Luc 17, 11-19

« Lève-toi, va, ta foi t’a sauvé »

Maître Eckhart

La mesure de l’amour, Sermons parisiens, p. 288s

 

Lève-toi, c’est-à-dire en te redressant vers la connaissance du don de la grâce, et va en progressant de vertu en vertu, et ainsi, par l’action de grâce, parce qu’il ne s’en est point trouvé qui revînt  et rendît gloire à Dieu, si ce n’est cet étranger.

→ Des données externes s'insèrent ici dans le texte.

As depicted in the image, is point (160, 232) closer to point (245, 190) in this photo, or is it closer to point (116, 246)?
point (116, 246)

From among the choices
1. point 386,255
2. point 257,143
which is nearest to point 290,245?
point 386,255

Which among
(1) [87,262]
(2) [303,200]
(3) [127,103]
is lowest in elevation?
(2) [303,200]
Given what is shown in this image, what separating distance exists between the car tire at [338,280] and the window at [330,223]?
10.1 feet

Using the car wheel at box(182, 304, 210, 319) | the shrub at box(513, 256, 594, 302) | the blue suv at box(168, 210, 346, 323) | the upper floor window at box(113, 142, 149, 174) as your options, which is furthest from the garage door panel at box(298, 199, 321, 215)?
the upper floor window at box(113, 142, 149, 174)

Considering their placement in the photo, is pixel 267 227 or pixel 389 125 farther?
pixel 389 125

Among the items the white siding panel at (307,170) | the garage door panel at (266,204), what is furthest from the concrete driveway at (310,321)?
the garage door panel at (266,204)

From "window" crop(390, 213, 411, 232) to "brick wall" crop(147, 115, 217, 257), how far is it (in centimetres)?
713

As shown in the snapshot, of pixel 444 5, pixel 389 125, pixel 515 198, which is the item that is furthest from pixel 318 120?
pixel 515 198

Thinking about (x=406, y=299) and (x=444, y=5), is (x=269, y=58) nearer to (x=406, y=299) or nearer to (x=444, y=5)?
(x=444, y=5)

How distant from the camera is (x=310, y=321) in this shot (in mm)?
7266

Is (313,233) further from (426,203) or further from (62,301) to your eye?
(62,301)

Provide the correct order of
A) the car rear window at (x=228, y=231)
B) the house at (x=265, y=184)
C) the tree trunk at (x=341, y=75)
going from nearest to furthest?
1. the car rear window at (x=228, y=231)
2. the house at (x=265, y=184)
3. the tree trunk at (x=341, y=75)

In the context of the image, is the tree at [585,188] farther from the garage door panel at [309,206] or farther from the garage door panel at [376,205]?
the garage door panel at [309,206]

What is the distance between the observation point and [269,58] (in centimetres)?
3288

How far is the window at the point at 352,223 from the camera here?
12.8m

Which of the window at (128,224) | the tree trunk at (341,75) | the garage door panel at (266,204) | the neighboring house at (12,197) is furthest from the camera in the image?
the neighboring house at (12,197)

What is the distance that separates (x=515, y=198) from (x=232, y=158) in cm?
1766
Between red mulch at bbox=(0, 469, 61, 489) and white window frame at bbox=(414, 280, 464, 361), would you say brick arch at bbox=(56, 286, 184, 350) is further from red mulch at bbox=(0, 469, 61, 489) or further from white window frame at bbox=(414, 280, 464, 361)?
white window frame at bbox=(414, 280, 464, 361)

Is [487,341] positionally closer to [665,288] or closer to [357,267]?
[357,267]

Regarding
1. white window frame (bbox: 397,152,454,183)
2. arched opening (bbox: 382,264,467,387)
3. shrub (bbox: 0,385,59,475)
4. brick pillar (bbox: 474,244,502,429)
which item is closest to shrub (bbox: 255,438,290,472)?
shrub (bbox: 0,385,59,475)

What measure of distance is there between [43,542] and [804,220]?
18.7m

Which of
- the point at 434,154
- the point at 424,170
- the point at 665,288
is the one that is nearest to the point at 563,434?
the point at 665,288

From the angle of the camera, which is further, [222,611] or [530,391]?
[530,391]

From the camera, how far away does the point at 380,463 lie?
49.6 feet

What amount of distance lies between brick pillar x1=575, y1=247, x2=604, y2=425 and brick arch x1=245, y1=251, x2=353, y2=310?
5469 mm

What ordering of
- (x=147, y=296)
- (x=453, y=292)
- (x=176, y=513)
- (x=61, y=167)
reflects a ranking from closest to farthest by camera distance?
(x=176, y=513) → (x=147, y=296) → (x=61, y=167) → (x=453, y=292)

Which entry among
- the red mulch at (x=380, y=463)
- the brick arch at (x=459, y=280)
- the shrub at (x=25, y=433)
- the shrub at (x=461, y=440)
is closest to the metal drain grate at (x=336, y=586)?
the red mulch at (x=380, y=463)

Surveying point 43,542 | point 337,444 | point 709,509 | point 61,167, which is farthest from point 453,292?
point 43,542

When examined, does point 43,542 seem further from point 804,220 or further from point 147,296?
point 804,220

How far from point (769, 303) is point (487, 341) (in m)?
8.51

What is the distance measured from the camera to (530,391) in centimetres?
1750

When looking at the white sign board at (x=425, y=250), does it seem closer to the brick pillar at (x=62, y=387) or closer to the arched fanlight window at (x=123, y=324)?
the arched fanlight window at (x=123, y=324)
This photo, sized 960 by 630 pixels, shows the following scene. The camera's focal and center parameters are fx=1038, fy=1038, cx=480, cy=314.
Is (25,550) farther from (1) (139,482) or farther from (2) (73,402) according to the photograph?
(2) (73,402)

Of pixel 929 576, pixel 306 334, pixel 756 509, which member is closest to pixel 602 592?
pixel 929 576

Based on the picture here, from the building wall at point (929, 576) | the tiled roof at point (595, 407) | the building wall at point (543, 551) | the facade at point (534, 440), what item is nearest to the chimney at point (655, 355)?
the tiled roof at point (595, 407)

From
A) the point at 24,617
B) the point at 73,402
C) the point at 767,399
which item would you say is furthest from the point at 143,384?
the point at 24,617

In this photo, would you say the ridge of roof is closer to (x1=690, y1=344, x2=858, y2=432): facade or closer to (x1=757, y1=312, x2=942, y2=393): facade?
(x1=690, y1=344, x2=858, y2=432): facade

Lève-toi, va, parce que tu es revenu avec une action de grâce. Cela signifie : Il rendit gloire à Dieu, en rendant grâce. Augustin dit dans la lettre qu’il écrit lui-même avec Alypius à Aurèle : On ne peut rien penser, ni dire, rien écrire de meilleur que ces mots : Dieu soit loué ! Il n’y a rien que l’on puisse dire de plus bref, ni entendre plus joyeusement, rien que l’on ne puisse comprendre de plus grand, ni accomplir plus fructueusement. La raison en est que l’action de grâce n’est pas autre chose qu’une congratulation, une sorte de joie dans le bien et au sujet du bien, ce qui est tout à fait naturel et couronne l’œuvre bonne comme la fleur ou le fruit. Car le plaisir dans l’œuvre est le signe de l’habitude : Mets tes délices dans le Seigneur, et : Des délices sont à ta droite pour toujours. D’où ce que dit l’apôtre (1 Thessaloniciens 5,18) : Rendez grâce en toutes choses. Mais l’action de grâce est le fait de rapporter les dons reçus à Dieu ; c’est donc de ce fait la raison, l’origine, le fondement du bien pour tout le reste. Plus nous rapportons pleinement à Dieu, plus l’œuvre trouve grâce auprès de Dieu et plus elle est meilleure en elle-même. Ainsi, en effet, vers le lieu d’où ils sortent, les fleuves retournent pour de nouveau couler. Comme Dieu donne gratuitement, plus je reçois gratuitement, et plus il donne promptement et naturellement. Mais à travers chacun de ses dons, il nous oblige à lui rendre grâce. Ainsi, rien ne lui est plus agréable que le fait de lui rendre grâce.

Ta foi t’a sauvé. La foi, écrit Boèce est le principe et le fondement de toutes les vertus, sans lesquelles la vie éternelle ne pourrait pas être espérée par les chrétiens. Et en voici la raison : La foi sans les œuvres est morte (Jacques 2,20). Le même Boèce dit encore : La vertu de la foi est la première union de l’esprit avec Dieu, parce que, quand nous recevons cette foi, nous commençons d’être unis à Dieu. Frères, appliquons cela. Or, cette foi est dans l’âme comme une racine vivace qui permet à la pluie d’aboutir au fruit.